Duct air leakage to Outside for the home was reduced from 4.9% to 3.8% per square foot of
conditioned space, which is a 22% reduction. The improvement was noticeably from the boot
leakage air sealing of the second floor system. This system air leakage dropped from 70 CFM25
to 31 CFM25 to Outside. This reduction is part of the successful overall ceiling plane air sealing
efforts. The absence of notable duct air leakage also removed a confounding variable from the
case study. The air sealing protocols required 27 hours of onsite labor, mostly in a very hot attic,
with difficult gymnastics, and moving insulation aside to access the air leakage sites. The
insulation was redistributed following completion of the air sealing work. More details of the
building performance measurements are located in Appendix A. Appendix B contains the
installation dates and labor effort details.

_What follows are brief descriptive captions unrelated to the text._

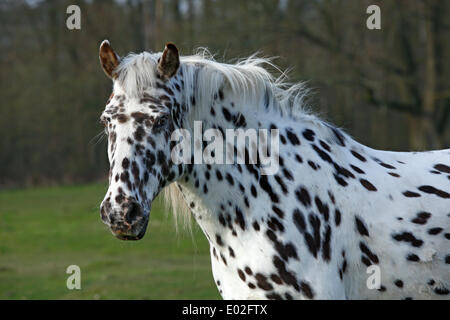 Appaloosa horse, spotted coat, portrait - Stock Photo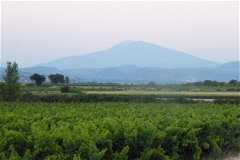 The Mont Ventoux from the vineyard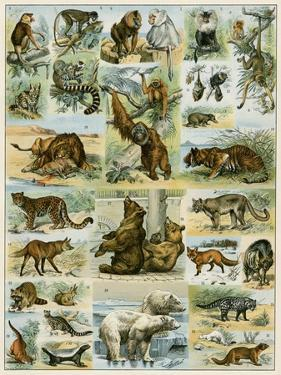 Some Wild Animals of the World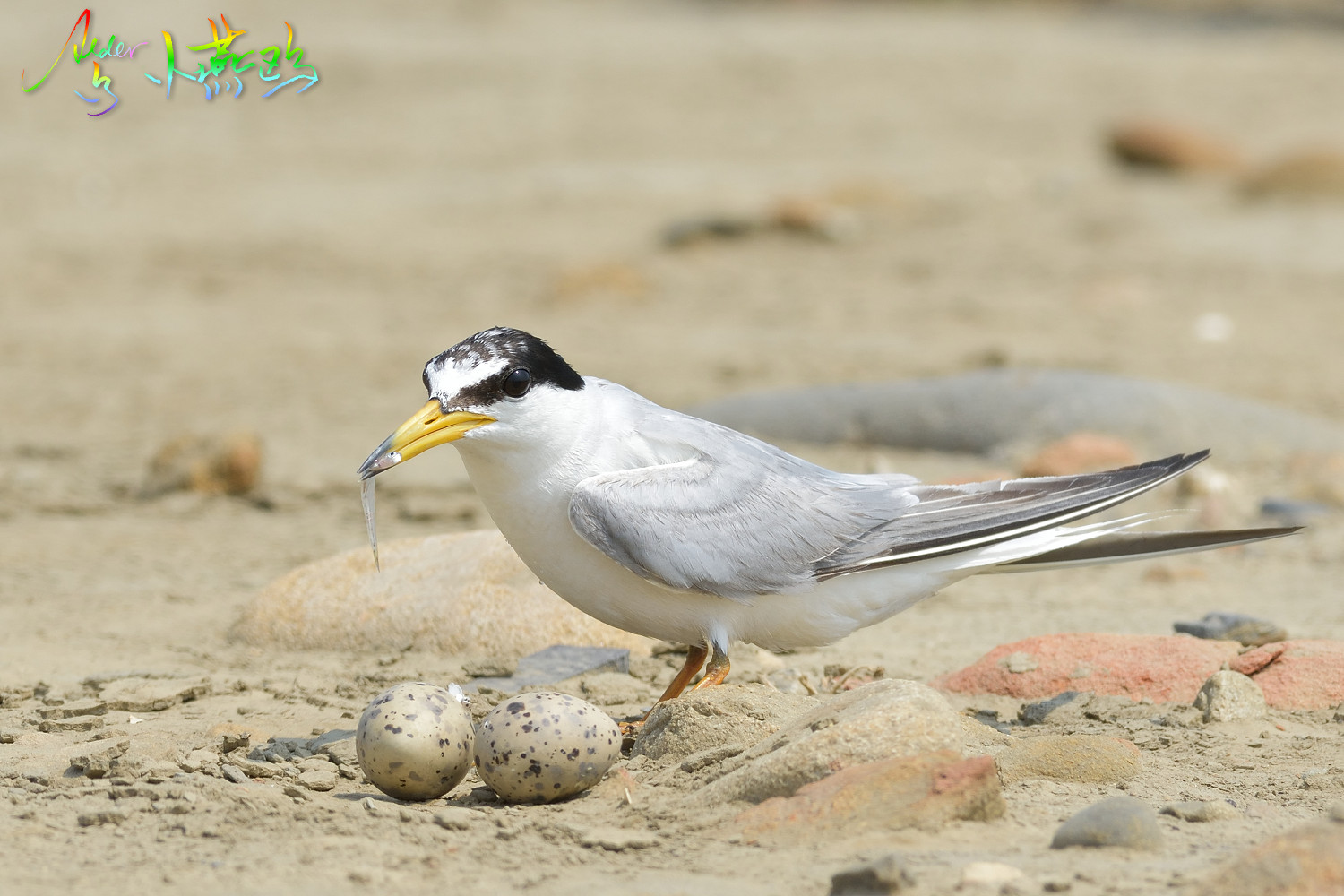 Little_Tern_4751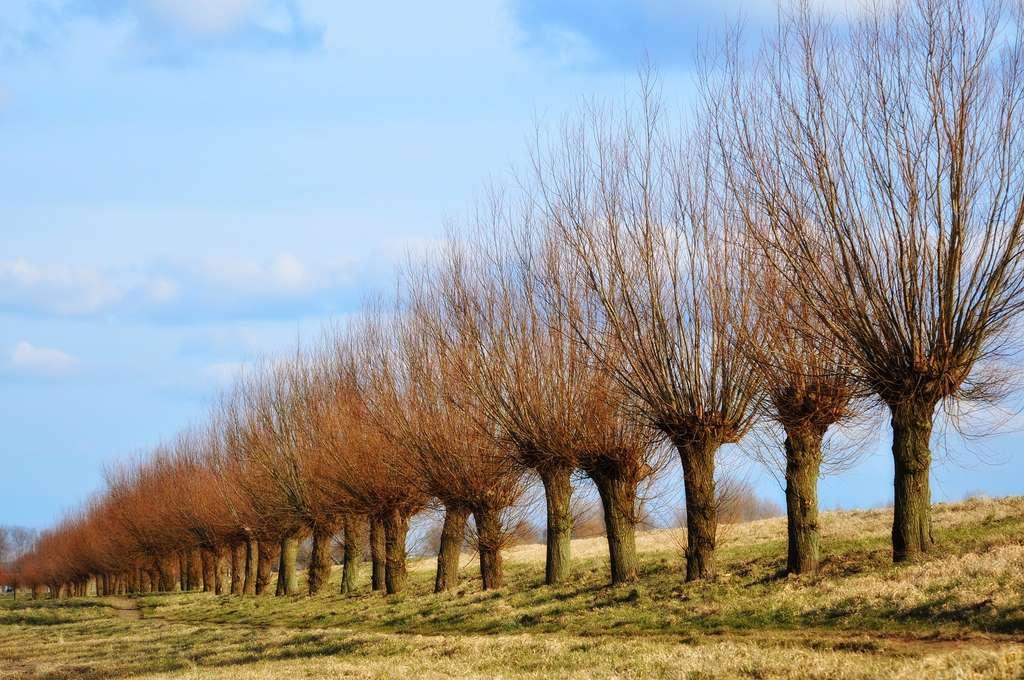L'arbre têtard ou trogne fait partie du paysage typique de nos campagnes. © MabelAmber, Pixabay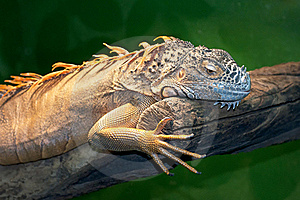 Iguana Royalty Free Stock Photography - Image: 21230667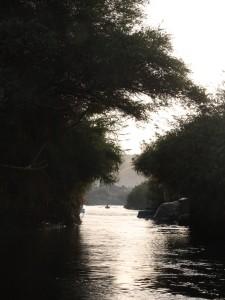aegypten-assuan-nil-natur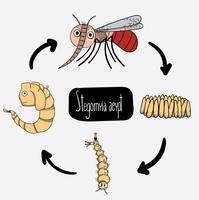 Leuke case study van de cartoon-stijl van de levenscyclus van muggen. vector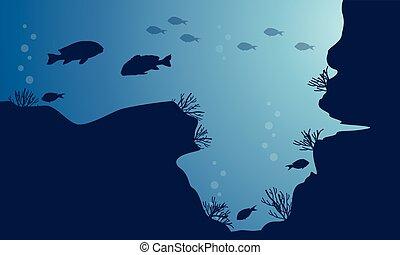 silhouette, fish, vario, paesaggio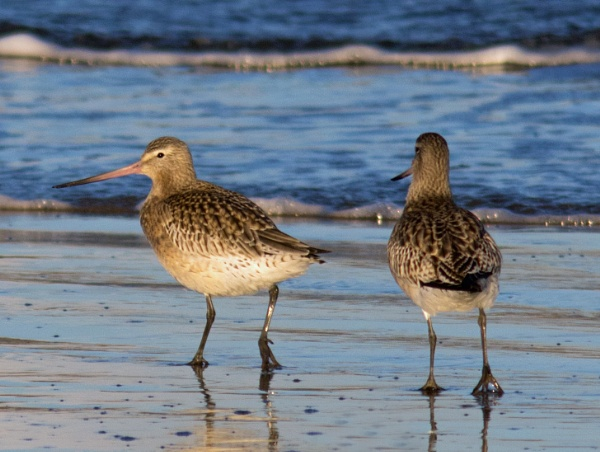 Bar Tailed Godwits by oldgreyheron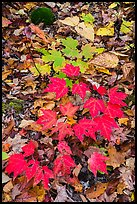Red and green leaves on forest floor. Katahdin Woods and Waters National Monument, Maine, USA ( )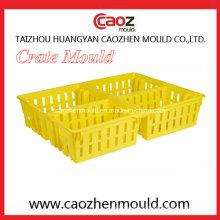 Plastic Injection Crate Mold für den Transport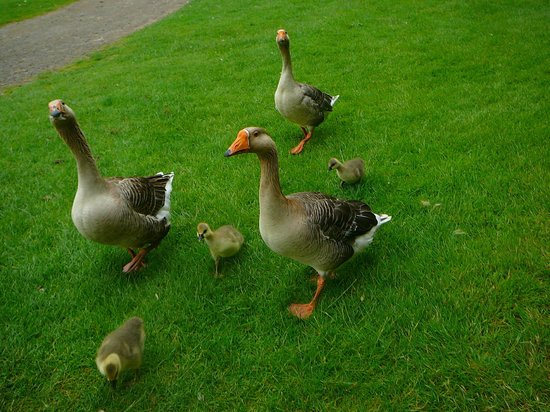 Monk Park Farm Visitor Attraction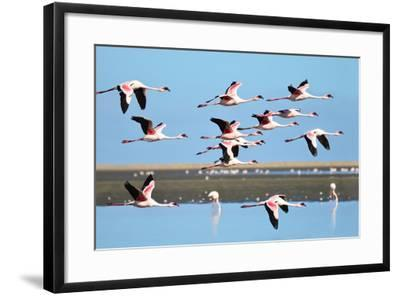 Lesser Flamingo, Phoenicopterus Minor. Photographed in Flight at the Wetlands South of Walvis Bay N- PicturesWild-Framed Photographic Print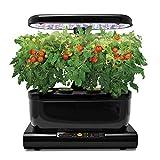 Miracle Gro AeroGarden Harvest Black avec LED et kit graines Herbes Aromatiques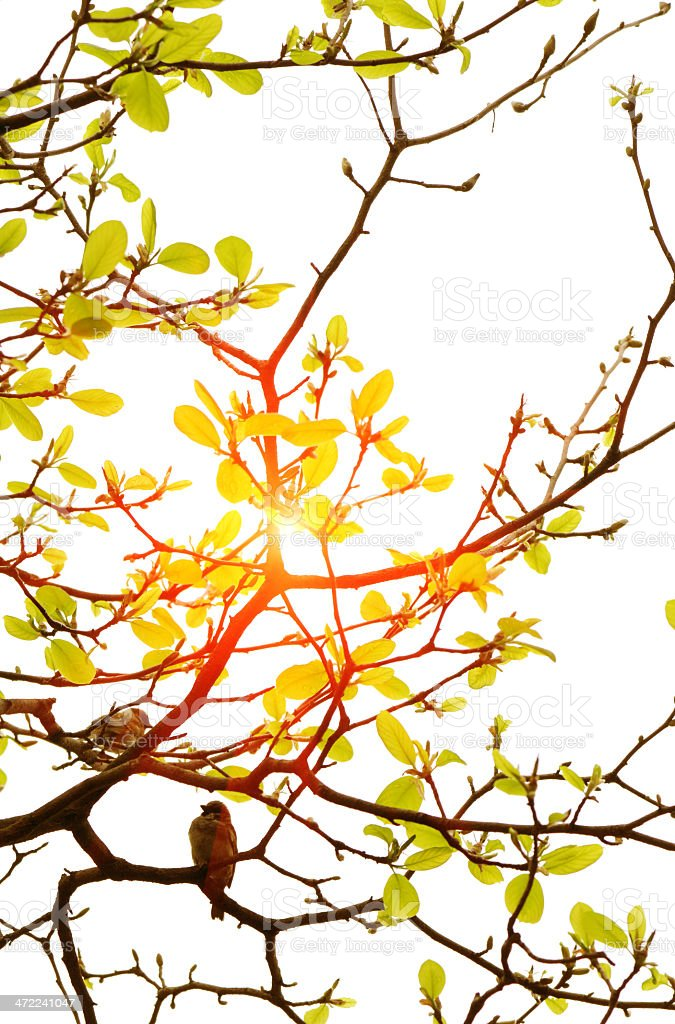 Two birds chirp on spring tree royalty-free stock photo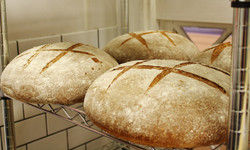 Malted Wheat boule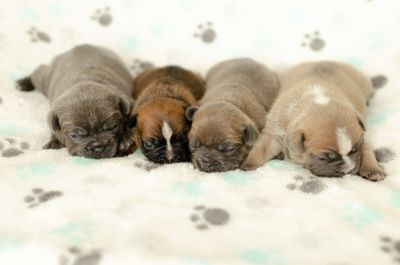 French Bulldog PUPPY FOR SALE ADN-101545 - Stunning French Bulldog Puppies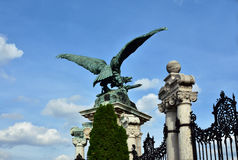 Turul, das Symbol von Ungarn, gegen blauen Himmel lizenzfreie stockfotos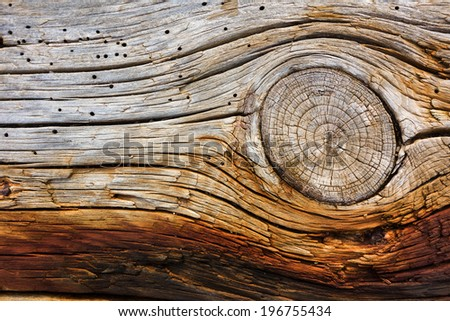 Old dry grained wood with knots, cracks and rust marks. - stock photo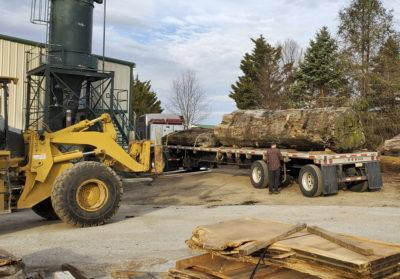 unloading reclaimed sinker redwood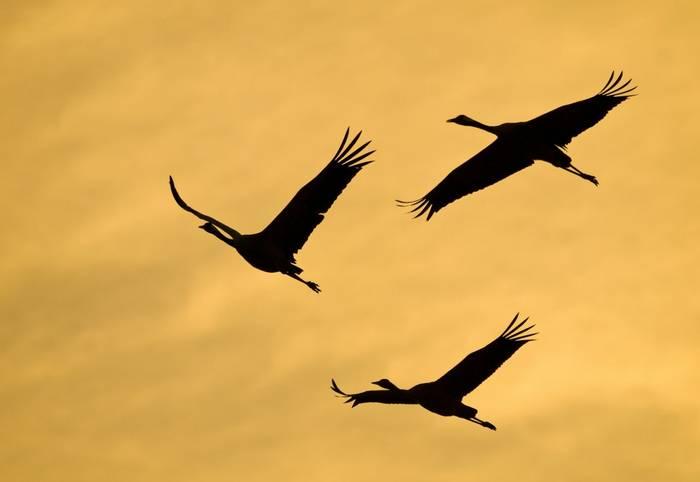 Common Cranes, Spain shutterstock_1079482298.jpg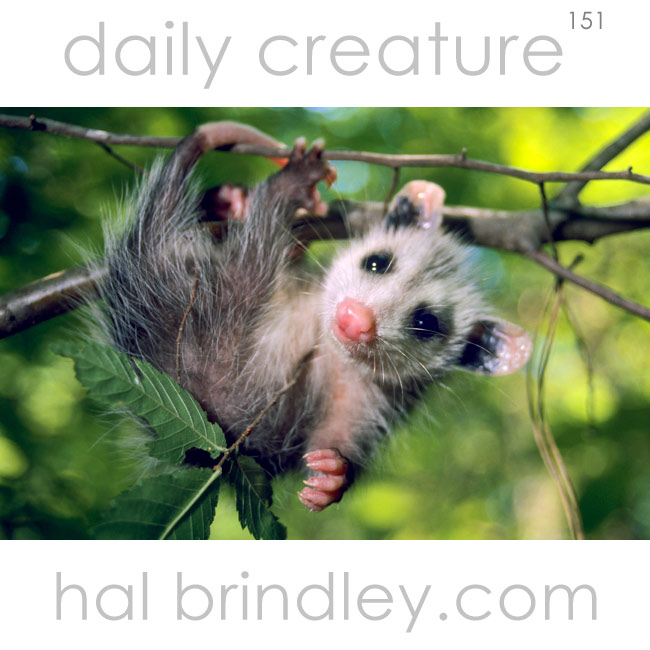 Virginia Opossum (Didelphus virginiana) orphan, patient at wildlife rehabilitation center in Mebane, North Carolina, USA.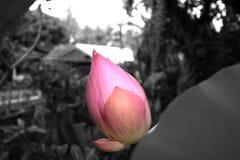 Lotus pączka kwiat Zdjęcie Royalty Free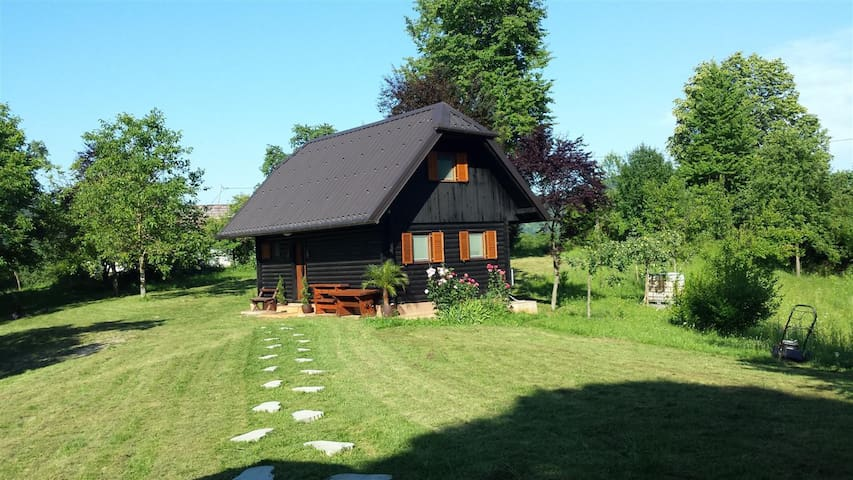 Cabin Holiday house Krone - Dolenjci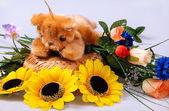 Teddy still-life — Stockfoto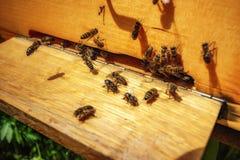 Bijenkorven in een bijenstal met bijen die aan de landende raad in g vliegen royalty-vrije stock fotografie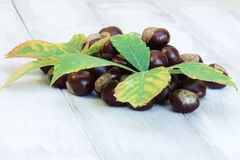 Fruits and leaves of chestnut on a light natural wooden background. stock photos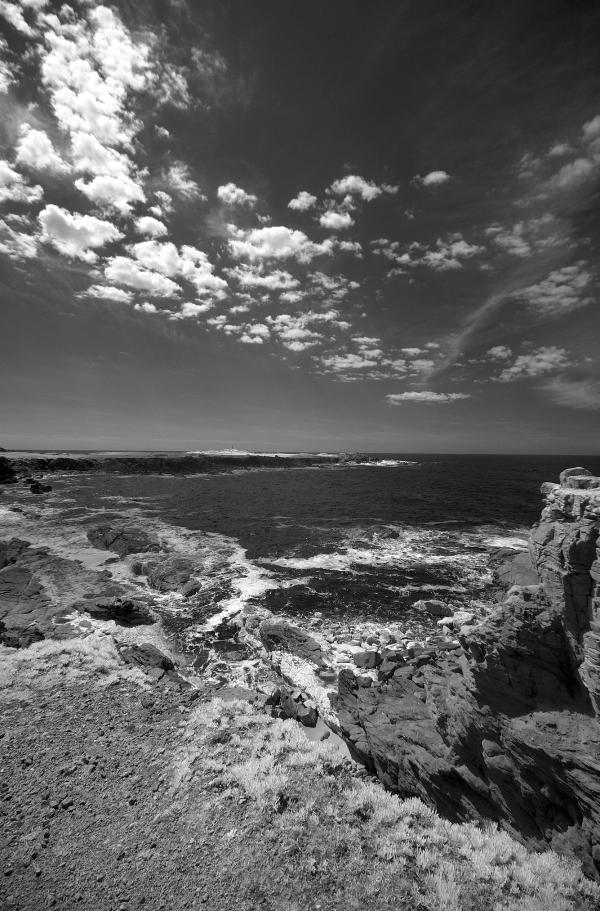L'Île-d'Yeu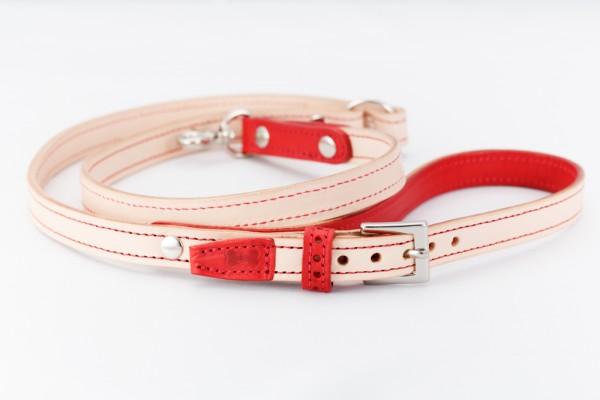 犬用の革製首輪のリード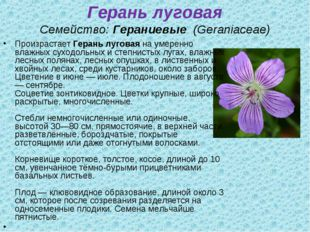 Герань луговая Семейство:Гераниевые (Geraniaceae) ПроизрастаетГерань лугов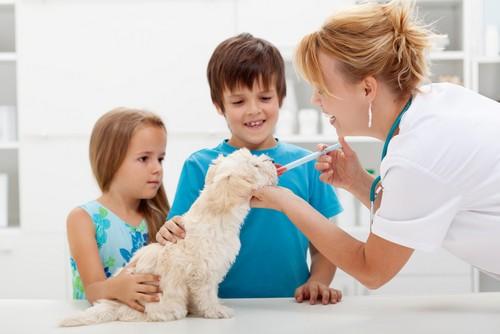Vaccinations Springfield, IL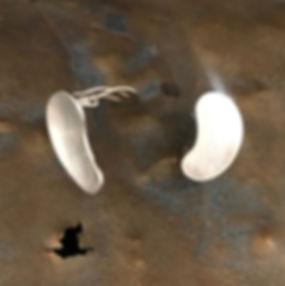 sølv øreclips alguld
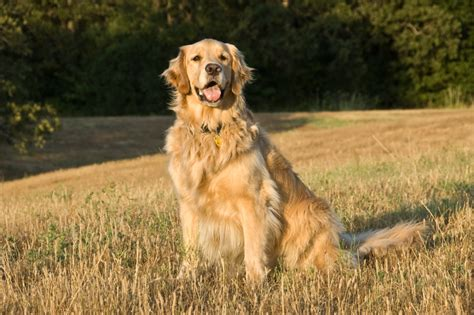 golden retriever behaviors 5 facts about the golden retriever temperament rover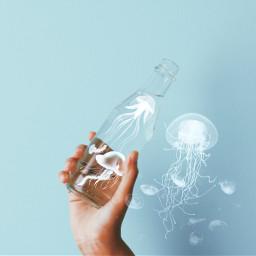 jellyfish freetoedit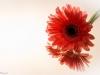 20131102-bloemen_spiegel-28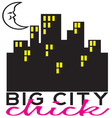 Big City Chick vector image vector image
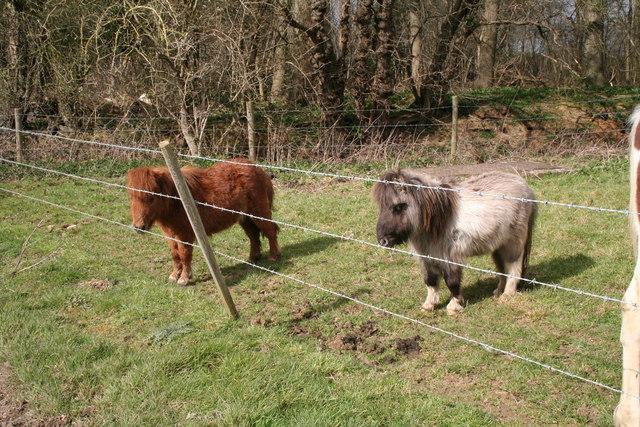 Miniature horses, Old Basing, Hampshire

This air sealing effort removed one source of potential complicating building physics setting the
stage for more reliability should there be measureable changes recorded associated with the
installation of the radiant barrier. With the completion of the ceiling plane air sealing, Omnisense
data was then continued for an additional two week period. Following this second two weeks of
Omnisense data collection was the installation of the radiant barrier and a third two weeks of
Omnisense data collection.
With this accumulation of data, attention was turned to addressing what building and equipment
impacts could be measured and associated with the radiant barrier installation. In particular, what
were the identifiable impacts during the daily peak temperature periods when the radiant barrier
provides it primary benefit? The first effort was to identify a 24 hour day prior to and post to the
radiant barrier installation that had similar, though not identical, solar intensity and peak
temperatures. As a beginning point, roof deck sensor data was used to indicate solar intensity and
pattern. In both the Belmont [intervention home] and the Parkwood [nonintervention home] the
two roof deck sensors attached to the west facing roof at the south and north ends were reviewed.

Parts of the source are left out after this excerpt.